La transmisión integral 4Motion es el plus de seguridad y practicidad para este todocamino, y su funcionamiento ha sido mejorado para que su uso sea todavía más efectivo y agradable. En principio, el Volkswagen Tiguan es un tracción delantera en el que el eje trasero se acopla en centésimas de segundo cuando la centralita electrónica detecta deslizamiento en el mismo a través de los sensores del ABS.

Técnicamente se basa en un embrague Haldex de segunda generación, el cual está dotado de cierta precarga hidráulica en todo momento y transmite constantemente una pequeña parte del par al eje trasero sin que el conductor haga nada ni apenas se percate. Gracias a ello la respuesta es inmediata cuando se necesita más “grip”, sin tener el ligero retardo ni las brusquedades de los primeros sistemas.

Una vez en marcha el comportamiento de este SUV es predecible y con sensaciones de berlina, y no será hasta llegar a puertos de montaña al ataque cuando las inclinaciones e inercias propias de su centro de gravedad más elevado y su peso hagan acto de presencia, leyes físicas que en un turismo tardarían más en aparecer.

Esta menor agilidad tiene otro enemigo en su mayor tonelaje, ya que los 200kg de sobrepeso con respecto al modelo similar en turismos, no son amigos de los apoyos fuertes o las frenadas al límite. El nivel de confort de las suspensiones es sin embargo muy alto y la carrocería se siente en todo momento controlada, algo a lo que el bajísimo perfil de los neumáticos de esta versión ayuda y que se paga con menor capacidad de absorción de irregularidades.

Tiguan R, comportamiento sin mácula

Metidos en faena “campera”el mayor hándicap del R-Line van a ser sus ruedas 100% enfocadas al asfalto. El Tiguan no es un vehículo para practicar todo terreno, pero resulta suficiente en la mayoría de las situaciones de un conductor medio aficionado a los deportes de invierno o a los caminos de arena. Unos neumáticos mud&snow como los de la versión offroad son lo mínimo para no quedar atrapado con el primer charco, y con los zapatos adecuados el Tiguan podría pasar por más sitios de los que el dueño se atrevería.

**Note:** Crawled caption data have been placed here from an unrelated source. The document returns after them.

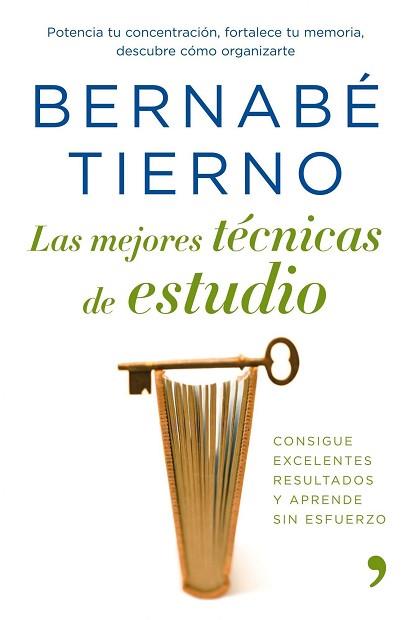 MEJORES TECNICAS DE ESTUDIO, LAS | 9788484608011 | TIERNO, BERNABE | Llibreria Aqualata | Comprar llibres en català i castellà online | Comprar llibres Igualada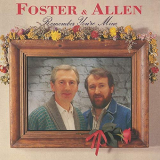 Foster & Allen - Remember Youre Mine '1988/2019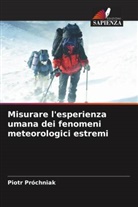 Piotr Próchniak - Misurare l'esperienza umana dei fenomeni meteorologici estremi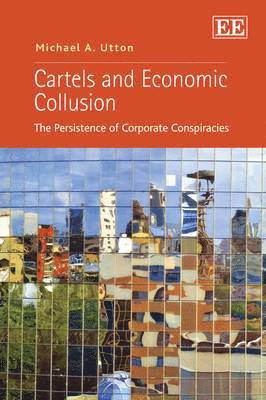 bokomslag Cartels and Economic Collusion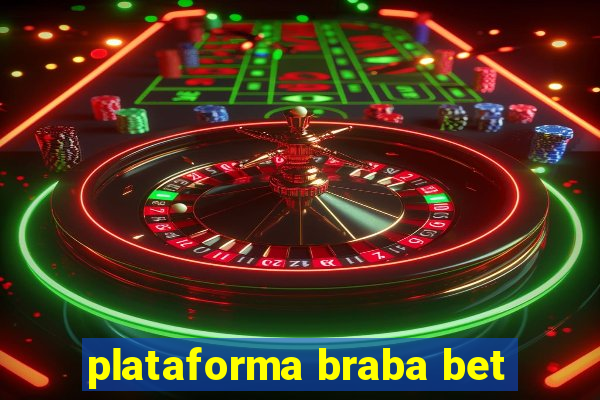 plataforma braba bet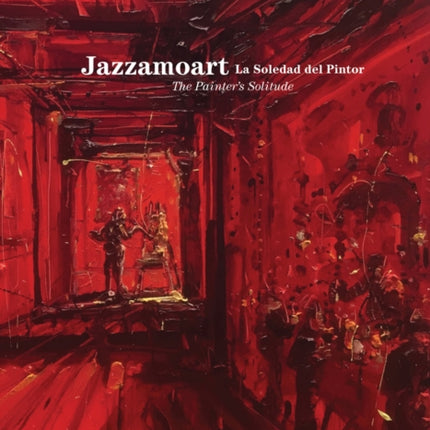 Jazzamoart: The Painter's Solitude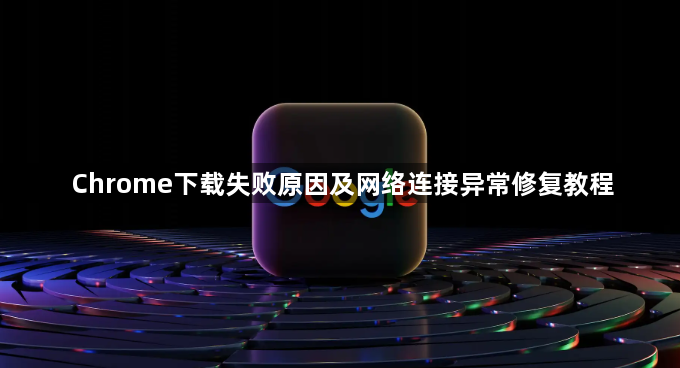 Chrome下载失败原因及网络连接异常修复教程1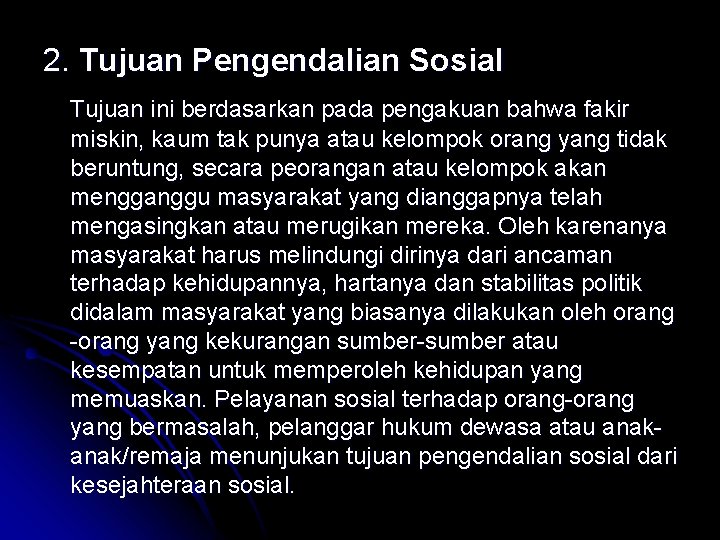 2. Tujuan Pengendalian Sosial Tujuan ini berdasarkan pada pengakuan bahwa fakir miskin, kaum tak 2. Tujuan Pengendalian Sosial Tujuan ini berdasarkan pada pengakuan bahwa fakir miskin, kaum tak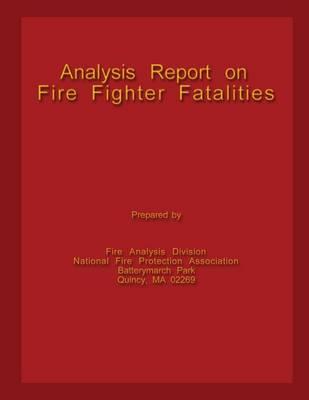 Analysis Report on Fire Fighter Fatalities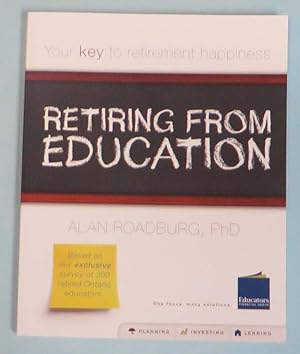Retiring From Education : Your Key to Retirement Happiness Based on our Exclusive Survey of 300 R...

En el interior, el conjunto de pedales están cromados, el volante de serie es multifunción y los asientos están revestidos con una atractiva y sufrida tela especial “Monte Carlo”. El Tiguan cuida también los aspectos prácticos y la vida a bordo, por ello son bastantes los huecos repartidos por el habitáculo y su guantera esta refrigerada. Al ir sentados más altos, se tiene una mejor visión de la carretera y del tráfico en general, lo que redunda en una conducción más relajada y segura.

Lo más destacable en cuanto al equipamiento interior son el control de velocidad, el freno de mano electrónico con asistente en pendientes y el conmutador offroad que modifica el comportamiento de la dirección, la respuesta del par motor y hace intervenir al asistente en pendientes si es necesario. La lista de opciones incluye elementos de lujo como el techo solar panorámico, los asientos de cuero calefactables y otras pijadas.

Desde la versión más básica disponible (el motor 1.4 TSI de 150 cv) la diferenciación de llevar la estética R supone desembolsar más de 35.000 euros por un Tiguan, y todavía faltan los faros de xenon. Con algún equipamiento extra, y los motores más prestacionales, el Tiguan R-Line supone desembolsar más de 40.000 euros y eso ya es un dinero importante, más cuando su hermano de gama tiene unas ofertas tan atractivas.